Duplicate data despite unique constraint

Started by Jonas Tehleralmost 10 years ago6 messagesgeneral

Jump to latest

Jonas Tehler

jonas@tehler.se

almost 10 years ago

Hi,

We’re running Postgresql 9.4.5 on Amazon RDS. One of our tables looks something like this:

CREATE TABLE users
(
...
email character varying(128) NOT NULL,
...
CONSTRAINT users_email_key UNIQUE (email)
)

Despite this we have rows with very similar email values. I discovered the problem when I tried to add a column and got the following error:

ActiveRecord::RecordNotUnique: PG::UniqueViolation: ERROR: could not create unique index "users_email_key"
DETAIL: Key (email)=(xxx@yyy.com) is duplicated.
: ALTER TABLE "users" ADD COLUMN "client_branch" character varying(255) DEFAULT ‘beta'

Now look at this:

=> select email from users where email = 'xxx@yyy.com';
email
---------------------------
xxx@yyy.com
(1 row)

=> select email from users where email LIKE 'xxx@yyy.com';
email
---------------------------
xxx@yyy.com
xxx@yyy.com
(2 rows)

I have tried to compare the binary data in various ways, email::bytes, md5(email), encode(email::bytea, 'hex’), char_length(email) and it all looks the same for both rows.

Any suggestions how I can discover the difference between the values and how they could have been added without triggering the constraint? I know that the values were added after the constraint was added.

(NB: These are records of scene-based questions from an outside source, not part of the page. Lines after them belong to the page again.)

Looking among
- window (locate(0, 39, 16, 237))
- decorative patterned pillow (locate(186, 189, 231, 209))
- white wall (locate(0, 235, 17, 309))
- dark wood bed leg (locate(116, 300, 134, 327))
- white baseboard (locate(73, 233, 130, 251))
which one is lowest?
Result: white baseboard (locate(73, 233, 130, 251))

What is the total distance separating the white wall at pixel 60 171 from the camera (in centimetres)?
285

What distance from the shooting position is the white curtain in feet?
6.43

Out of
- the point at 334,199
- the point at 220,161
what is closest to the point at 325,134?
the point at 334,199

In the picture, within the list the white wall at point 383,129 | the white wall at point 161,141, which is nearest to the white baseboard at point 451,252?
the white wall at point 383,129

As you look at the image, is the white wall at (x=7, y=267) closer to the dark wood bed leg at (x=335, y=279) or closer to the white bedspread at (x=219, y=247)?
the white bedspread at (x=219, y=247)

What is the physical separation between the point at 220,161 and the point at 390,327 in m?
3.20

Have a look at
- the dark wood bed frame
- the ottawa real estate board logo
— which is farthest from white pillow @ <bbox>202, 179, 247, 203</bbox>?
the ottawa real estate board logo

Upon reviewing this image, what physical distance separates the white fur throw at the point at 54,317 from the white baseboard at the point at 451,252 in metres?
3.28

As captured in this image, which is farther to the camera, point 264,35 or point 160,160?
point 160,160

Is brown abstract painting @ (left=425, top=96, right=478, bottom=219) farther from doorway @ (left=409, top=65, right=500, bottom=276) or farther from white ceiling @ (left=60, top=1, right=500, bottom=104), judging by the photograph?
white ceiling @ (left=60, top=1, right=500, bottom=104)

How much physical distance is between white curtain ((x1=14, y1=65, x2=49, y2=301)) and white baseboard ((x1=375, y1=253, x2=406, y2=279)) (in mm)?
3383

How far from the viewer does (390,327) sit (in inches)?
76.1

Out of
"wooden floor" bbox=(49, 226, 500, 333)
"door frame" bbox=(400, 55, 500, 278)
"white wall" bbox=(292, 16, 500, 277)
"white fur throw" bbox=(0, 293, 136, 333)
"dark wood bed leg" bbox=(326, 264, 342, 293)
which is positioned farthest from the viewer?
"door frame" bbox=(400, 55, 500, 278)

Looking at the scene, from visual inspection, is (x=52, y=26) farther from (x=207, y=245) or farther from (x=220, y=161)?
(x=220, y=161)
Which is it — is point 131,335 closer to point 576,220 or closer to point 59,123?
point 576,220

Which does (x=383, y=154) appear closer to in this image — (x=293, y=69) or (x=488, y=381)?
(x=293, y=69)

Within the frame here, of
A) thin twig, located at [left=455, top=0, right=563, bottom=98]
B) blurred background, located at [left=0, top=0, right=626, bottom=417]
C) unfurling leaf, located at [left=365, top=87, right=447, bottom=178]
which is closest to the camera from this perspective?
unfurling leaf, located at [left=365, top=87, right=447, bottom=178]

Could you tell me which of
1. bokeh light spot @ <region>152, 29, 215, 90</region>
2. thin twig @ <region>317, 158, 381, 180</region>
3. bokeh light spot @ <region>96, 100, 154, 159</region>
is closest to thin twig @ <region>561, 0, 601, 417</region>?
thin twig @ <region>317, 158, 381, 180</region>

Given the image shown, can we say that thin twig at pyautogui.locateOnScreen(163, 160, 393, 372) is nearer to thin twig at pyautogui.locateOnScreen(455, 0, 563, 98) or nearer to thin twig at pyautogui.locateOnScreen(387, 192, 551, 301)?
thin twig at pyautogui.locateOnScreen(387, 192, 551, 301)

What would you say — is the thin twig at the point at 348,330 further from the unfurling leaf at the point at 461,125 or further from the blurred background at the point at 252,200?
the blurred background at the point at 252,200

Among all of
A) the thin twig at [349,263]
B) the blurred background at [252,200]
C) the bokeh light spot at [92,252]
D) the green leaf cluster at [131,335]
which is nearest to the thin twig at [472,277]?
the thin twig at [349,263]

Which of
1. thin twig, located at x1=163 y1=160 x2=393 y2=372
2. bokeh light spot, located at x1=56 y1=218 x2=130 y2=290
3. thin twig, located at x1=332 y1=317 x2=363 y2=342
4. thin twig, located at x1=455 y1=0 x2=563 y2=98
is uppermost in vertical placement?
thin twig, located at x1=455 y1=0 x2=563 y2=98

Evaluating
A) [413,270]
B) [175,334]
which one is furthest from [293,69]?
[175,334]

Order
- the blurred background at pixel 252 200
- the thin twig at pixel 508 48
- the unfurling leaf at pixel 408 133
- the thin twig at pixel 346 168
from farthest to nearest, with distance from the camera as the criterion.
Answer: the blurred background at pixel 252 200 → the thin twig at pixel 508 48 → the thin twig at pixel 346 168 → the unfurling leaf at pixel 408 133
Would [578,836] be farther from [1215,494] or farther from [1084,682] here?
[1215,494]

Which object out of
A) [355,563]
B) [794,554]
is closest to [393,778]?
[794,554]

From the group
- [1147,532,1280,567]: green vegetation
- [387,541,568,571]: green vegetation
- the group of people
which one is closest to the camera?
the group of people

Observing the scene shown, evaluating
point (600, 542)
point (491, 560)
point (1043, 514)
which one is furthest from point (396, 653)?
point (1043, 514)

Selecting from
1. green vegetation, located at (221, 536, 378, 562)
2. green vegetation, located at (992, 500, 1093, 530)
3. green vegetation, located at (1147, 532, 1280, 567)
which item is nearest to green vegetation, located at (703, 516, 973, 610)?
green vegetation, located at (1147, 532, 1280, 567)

The data was added from a Ruby on Rails app that also has unique constraints on the email field and validation on the email format.

/ Jonas

Adrian Klaver

adrian.klaver@aklaver.com

almost 10 years ago

In reply to: Jonas Tehler (#1)

Re: Duplicate data despite unique constraint

On 09/02/2016 04:32 AM, Jonas Tehler wrote:

Hi,

We’re running Postgresql 9.4.5 on Amazon RDS. One of our tables
looks something like this:

CREATE TABLE users
(
...
email character varying(128) NOT NULL,
...
CONSTRAINT users_email_key UNIQUE (email)
)

Despite this we have rows with very similar email values. I discovered
the problem when I tried to add a column and got the following error:

ActiveRecord::RecordNotUnique: PG::UniqueViolation: ERROR: could not
create unique index "users_email_key"
DETAIL: Key (email)=(xxx@yyy.com <mailto:xxx@yyy.com>) is duplicated.
: ALTER TABLE "users" ADD COLUMN "client_branch" character varying(255)
DEFAULT ‘beta'

Now look at this:

=> select email from users where email = 'xxx@yyy.com <mailto:xxx@yyy.com>';
email
---------------------------
xxx@yyy.com <mailto:xxx@yyy.com>
(1 row)

=> select email from users where email LIKE 'xxx@yyy.com
<mailto:xxx@yyy.com>';
email
---------------------------
xxx@yyy.com <mailto:xxx@yyy.com>
xxx@yyy.com <mailto:xxx@yyy.com>
(2 rows)

I have tried to compare the binary data in various ways, email::bytes,
md5(email), encode(email::bytea, 'hex’), char_length(email) and it all
looks the same for both rows.

Any suggestions how I can discover the difference between the values and
how they could have been added without triggering the constraint? I know
that the values were added after the constraint was added.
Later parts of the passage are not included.